Running and walking are utterly helpful for maintaining a disease-free body. If you are someone who doesn’t perform the exercise, you can begin your fitness routine with short walking sessions. Even if you walk every day for a minimum of 15-minutes, you can see a significant improvement in your overall well-being. And once you start forming the habit of walking, you can then increase your time limit gradually.

However, if you have already been enjoying morning walks for years now, then you can start with short runs that last for 15-20 minutes. You can increase your time limit after a month or two.


Dance Workouts

If you are someone who can’t stick to your fitness routine for a long time, then you should try dance workouts, because they are complete fun. You can transform your dance workouts into full body workouts by incorporating yoga, strength training, and cardio moves. If you perform dance workouts regularly for a couple of months, you will notice a vast difference in your fitness level.

Functional Training

Functional training is highly essential for maintaining a healthy body.
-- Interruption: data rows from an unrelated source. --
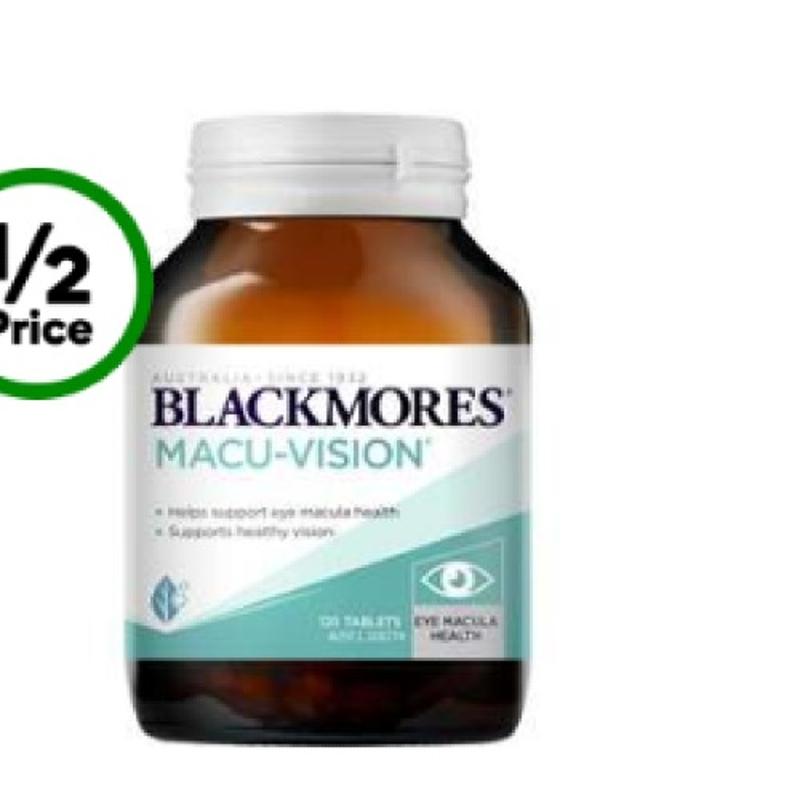 Blackmores Macu-vision Tablets 125 Pack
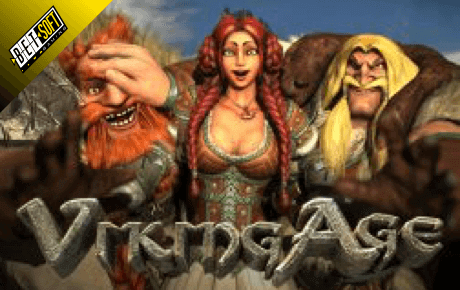 Viking Age Online Slot Review by Pro Players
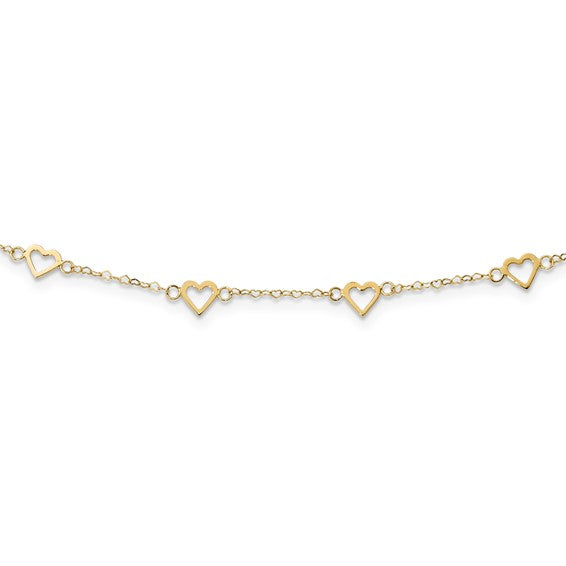 14k Polished Open Hearts on Heart Link 17-Station Necklace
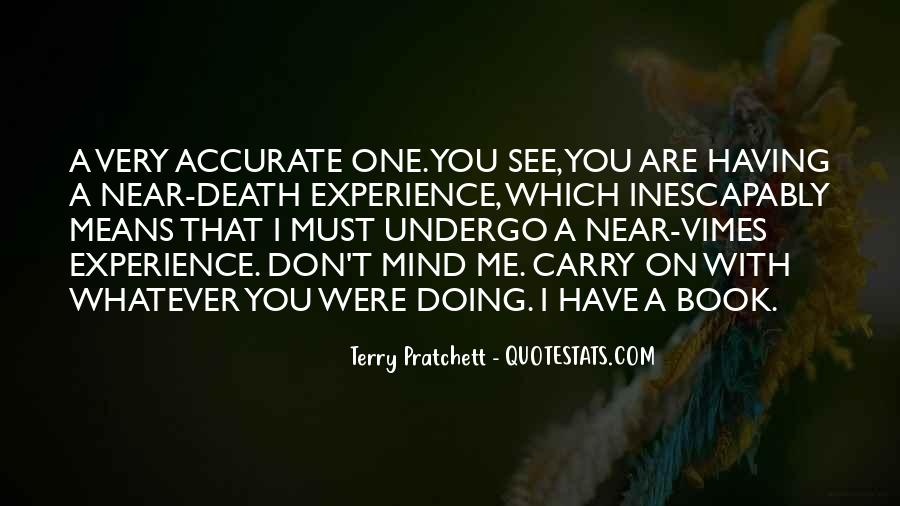 Vimes's Quotes #1789972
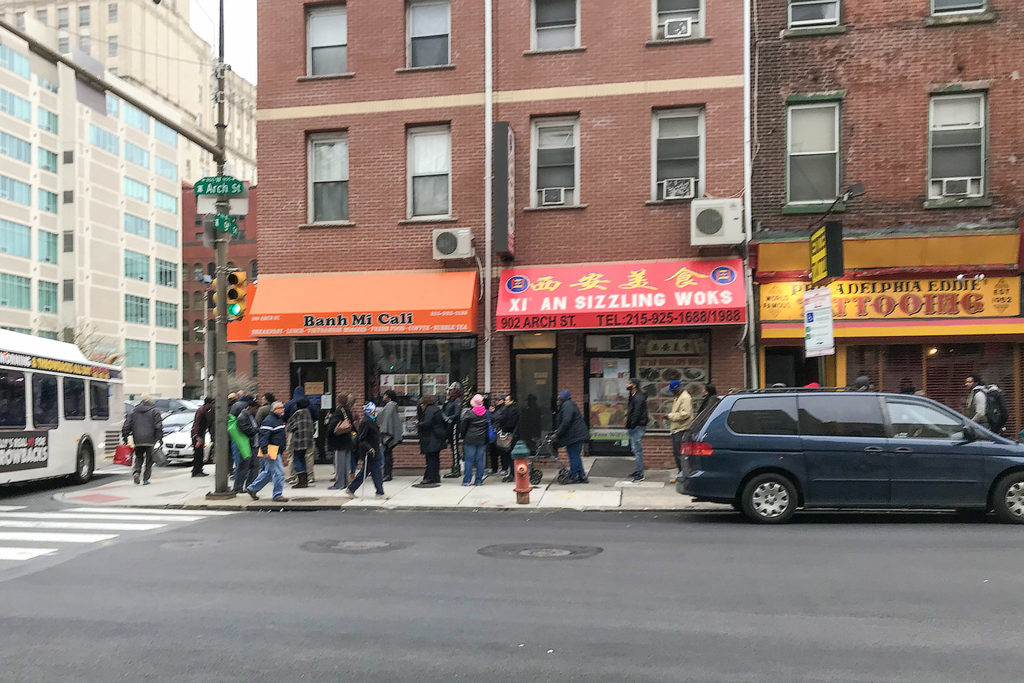 The line outside the PPA office on the last day of parking amnesty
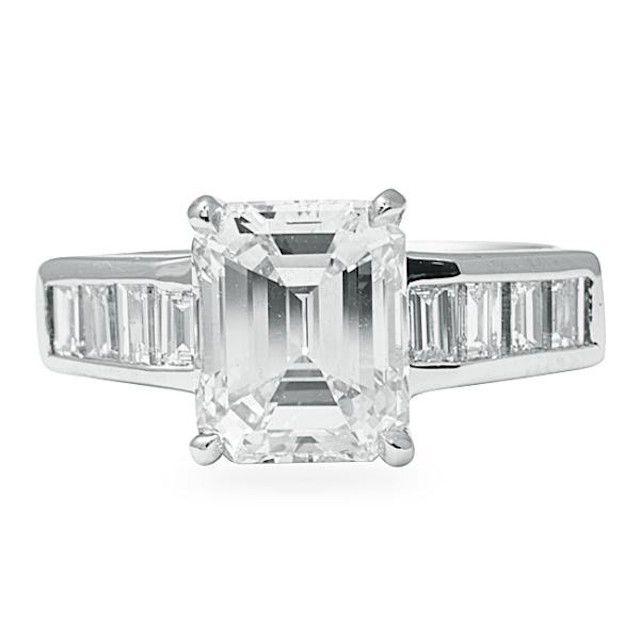 Lauren B. Jewelry Emerald-Cut Diamond Engagement Ring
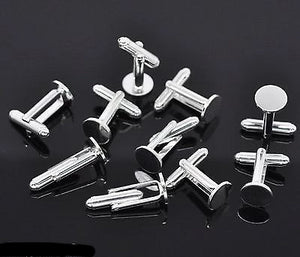 Cufflink Findings Cuff Link Blank Backs 10mm Plate Round Bar with U Arm Type - Things4craft.co.uk - 1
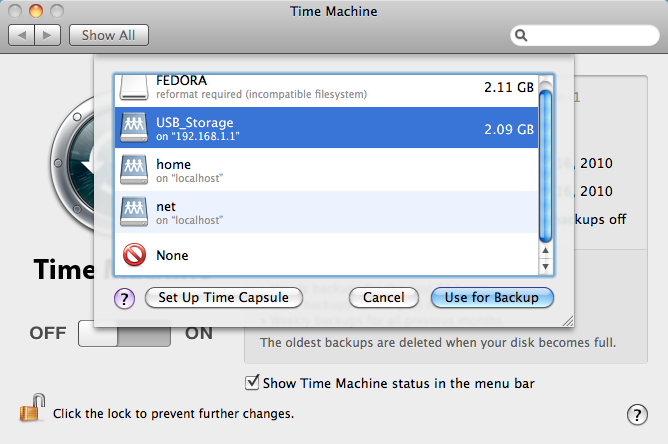 How to setup Time Machine with your NETGEAR router | Answer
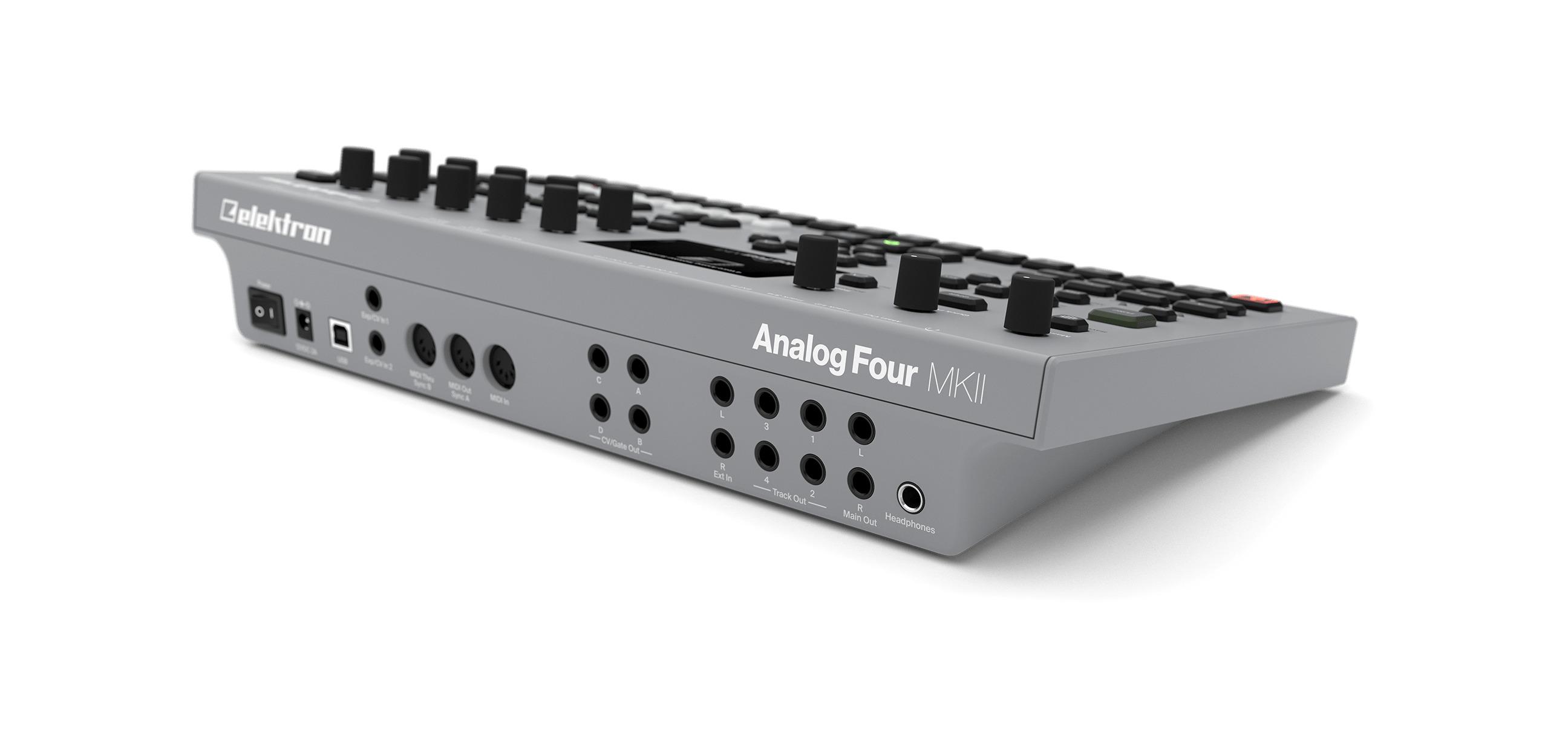 elektron analog four mk2 loops bits modular dj und studio equipment. Black Bedroom Furniture Sets. Home Design Ideas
Some of the most crucial exercises that it comprises of include pushups, hip and thoracic openers, dumbbell warm-ups, stability ball push-ups, kettlebell snatch, and double lunge with reach.

Functional training makes us strong enough to perform our daily activities.

Apart from sticking to the above workout trends, it is also essential for you to take rest when you are tired of performing exercises. In short, the key is to take rest after a session of high-intensity workouts.